Ils prévoient aussi d'écrire au ministre de l'Education nationale pour demander à être reçu par Gilles de Robien.
Le comité s'est créé après le refus du recteur, puis du Conseil académique de l'Education nationale (CAEN), d'autoriser l'ouverture de l'école Al-Kindi (du nom d'un savant arabe).
Pour justifier leur décision, le recteur et le CAEN se sont appuyés sur un courrier du futur directeur, qu'ils ont considéré comme une lettre de démission. Ce professeur de LEP demandait d'annuler sa mise en disponibilité de l'éducation nationale, ce qui, selon le rectorat, l'empêchera d'assumer la direction effective de l'établissement.
Les représentants de la communauté musulmane estiment pour leur part que cette décision est "arbitraire". "Dans le code de l'Education, il n'y a rien sur la direction des établissements privés. Derrière les arguments techniques, se cache une posture idéologique", estime ainsi Hakim Chergui, vice-président de l'association Al-Kindi, porteuse du projet.

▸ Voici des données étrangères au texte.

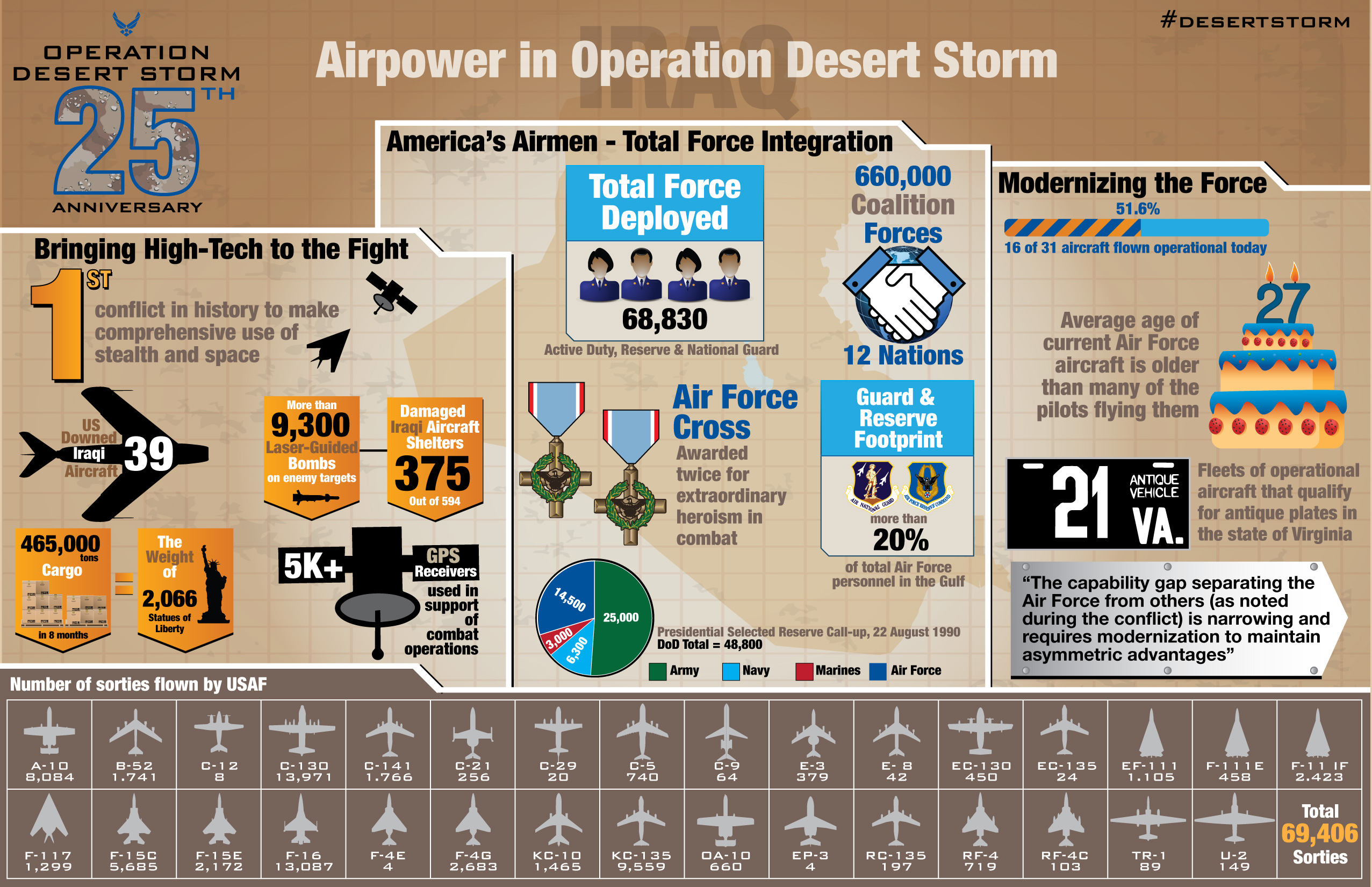 an analysis of the american operation desert storm in iraq On jan 17, 1991, then us president george bush, sr, launched operation desert storm against iraq, in order to force iraqi troops from kuwaitit was the firstus war after the fall of.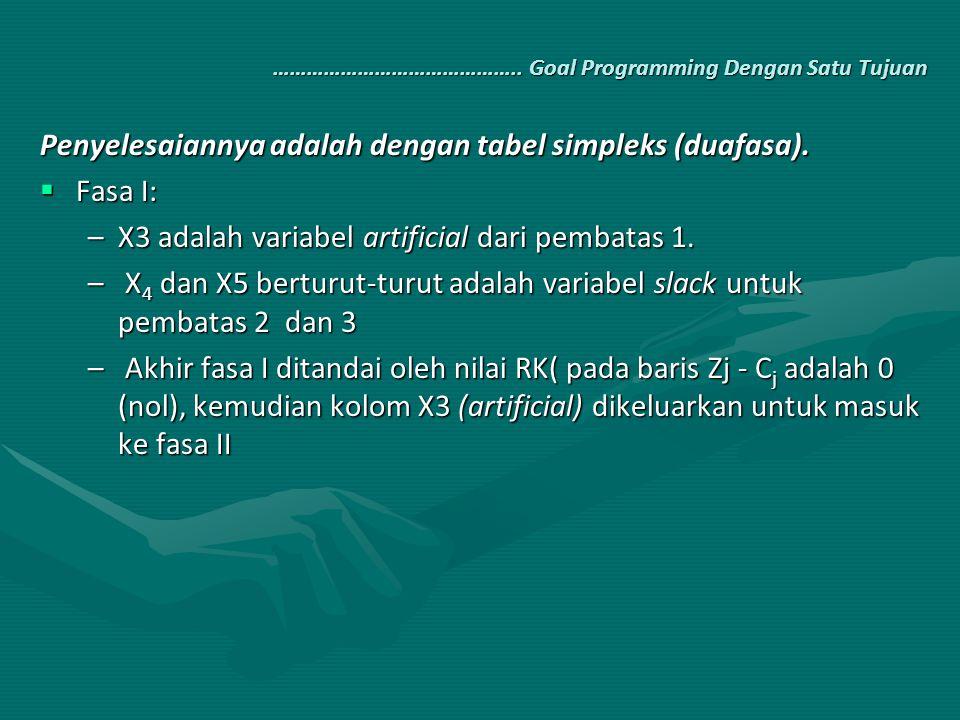goal programming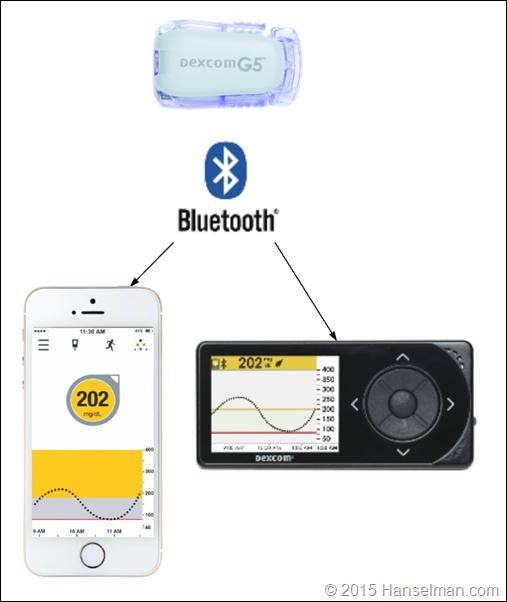 How the Dexcom G5 system works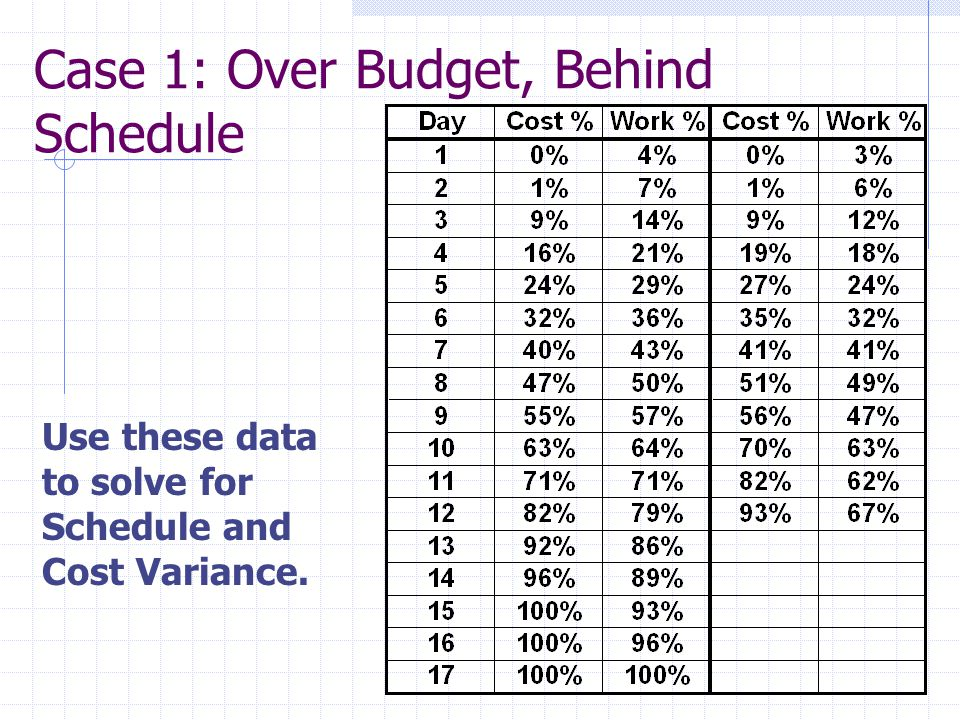 Case 1: Over Budget, Behind Schedule Use these data to solve for Schedule and Cost Variance.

L'association a décidé de faire appel de la décision du CAEN devant le Conseil supérieur de l'Education à Paris, qui doit se réunir dans le mois suivant sa saisine.
S'il ouvre, l'établissement Al-Kindi sera le deuxième de ce type en France, et le premier en taille devant le lycée Averroès de Lille, avec 140 élèves répartis dans sept classes.